Outros 4.200 quilos de feijão orgânico foram colhidos de uma lavoura coletiva no assentamento Contestado, na Lapa (PR), no último dia 10. Neste caso, a colheita será destinada a três cozinhas comunitárias de Curitiba e para famílias urbanas da capital e da região metropolitana. Ao todo, as três comunidades da região sul do Paraná colheram 8.200 quilos de feijão orgânico para doações.

Produção 100% agroecológica

Colheita no acampamento Padre Roque Zimmermann: Foto: Rose dos Santos e Guilherme Martins.

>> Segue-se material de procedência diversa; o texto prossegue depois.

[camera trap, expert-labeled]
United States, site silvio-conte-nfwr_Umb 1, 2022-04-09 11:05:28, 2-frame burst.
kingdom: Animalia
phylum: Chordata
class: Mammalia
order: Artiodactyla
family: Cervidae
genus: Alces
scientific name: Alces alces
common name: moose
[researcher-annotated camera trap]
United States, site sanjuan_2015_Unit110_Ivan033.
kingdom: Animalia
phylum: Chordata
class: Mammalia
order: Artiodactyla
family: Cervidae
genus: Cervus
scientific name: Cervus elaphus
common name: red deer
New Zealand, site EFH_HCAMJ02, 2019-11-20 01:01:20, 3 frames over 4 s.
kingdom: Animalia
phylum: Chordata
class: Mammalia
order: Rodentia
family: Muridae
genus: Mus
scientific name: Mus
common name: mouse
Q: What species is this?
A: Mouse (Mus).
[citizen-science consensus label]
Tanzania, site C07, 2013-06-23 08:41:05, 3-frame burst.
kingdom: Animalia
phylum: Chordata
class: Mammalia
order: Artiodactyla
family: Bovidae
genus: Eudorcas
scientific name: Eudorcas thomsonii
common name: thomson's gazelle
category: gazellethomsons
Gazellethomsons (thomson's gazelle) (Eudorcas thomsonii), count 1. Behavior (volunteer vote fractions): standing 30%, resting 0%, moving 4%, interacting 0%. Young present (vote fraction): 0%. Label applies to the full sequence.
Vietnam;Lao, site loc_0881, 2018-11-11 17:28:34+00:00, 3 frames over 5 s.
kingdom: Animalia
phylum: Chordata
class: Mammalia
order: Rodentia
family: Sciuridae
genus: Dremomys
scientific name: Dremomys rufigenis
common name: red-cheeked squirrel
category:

Os dois acampamentos de Castro têm em comum a decisão de não utilizar agrotóxicos e transgênicos, e adotar a agroecologia como método de cultivo de alimentos. Iniciada em agosto de 2015, a comunidade Maria Rosa do Contestado conquistou a certificação 100% agroecológica para todas as famílias em março do ano passado, por meio da Rede Ecovida.

Diferentes tamanhos, cores e formas compõem as quase 60 variedades de sementes crioulas cultivadas pelos “guardiões e guardiãs das sementes”, como são chamados os agricultores que preservam os grãos.

Rosane Freitas Mainardes é uma das guardiãs, responsável por boa parte dos 25 tipos de sementes de feijão presentes na comunidade. Manteiga, mouro, 60 dias, rajado, carnaval, amendoim, azuki, carioca e mulatinho são algumas das variedades de feijão cultivadas pela comunidade Maria Rosa.

“Muitos feijões aqui são do tempo da minha avó, ela plantava muito. Quando eu chego numa feira de sementes, eu me sinto muito feliz por a gente ter tanta variedade e poder fazer as trocas”, relata a agricultora, que também faz parte da coordenação da comunidade.

Para Celio de Oliveira Meira, integrante da coordenação do acampamento e da direção do MST, a escolha da agroecologia foi decisiva para a melhora na qualidade de vida das pessoas. “Para além do feijão, temos uma grande variedade de produtos, que é a mandioca, a batata doce, arroz, alface, hortaliças em geral, pra gente ter a autonomia e não ficar escravo do trabalho e do sistema […]. Estamos mostrando aqui, na prática, que é possível produzir de forma alternativa e viver bem, em harmonia com a natureza”, afirma.

Vanderlei Vieira da Rosa, coordenador do Setor de Produção da comunidade, conta que a cada ano a terra tem se tornado mais produtiva, e sem o uso de insumos agrícolas, somente com a “força da cultura da terra”.

“Eu desde criança trabalho na lavoura e sempre com agrotóxico. Se hoje eu estivesse trabalhando com agrotóxico ainda, acho que eu nem existia mais”, relata, se referindo à melhora que percebeu na qualidade da saúde desde que se tornou praticante da agroecologia. “Vamos seguir produzindo alimentos sem veneno, porque a saúde do povo brasileiro e paranaense é pela agroecologia”, garante o agricultor.

Ações de solidariedade do MST no Paraná

Colheita no acampamento Padre Roque Zimmermann: Foto: Rose dos Santos e Guilherme Martins.

De março de 2020 até agora, 504 toneladas de alimentos foram doadas por famílias Sem Terra a entidades, hospitais e pessoas carentes do Paraná. Já a ação Marmitas da Terra produziu e distribuiu 38 mil refeições de 2 de maio a 23 de dezembro, com ações semanais de entrega de refeições a pessoas em situação de rua e famílias vulneráveis de Curitiba e Região.

As iniciativas de solidariedade do Paraná se somam à campanha nacional do MST, iniciada em abril de 2020 em todo o país. As ações terão continuidade em 2021, diante da grave crise que o Brasil atravessa, por consequência das faltas de iniciativas do governo Bolsonaro para mudar este cenário. A estimativa é de que a pobreza extrema (pessoas que vivem com US$ 1,90 por dia) deve chegar a 10% e 15% da população brasileira (27,4 milhões de pessoas) neste mês de janeiro, de acordo com a Fundação Getúlio Vargas.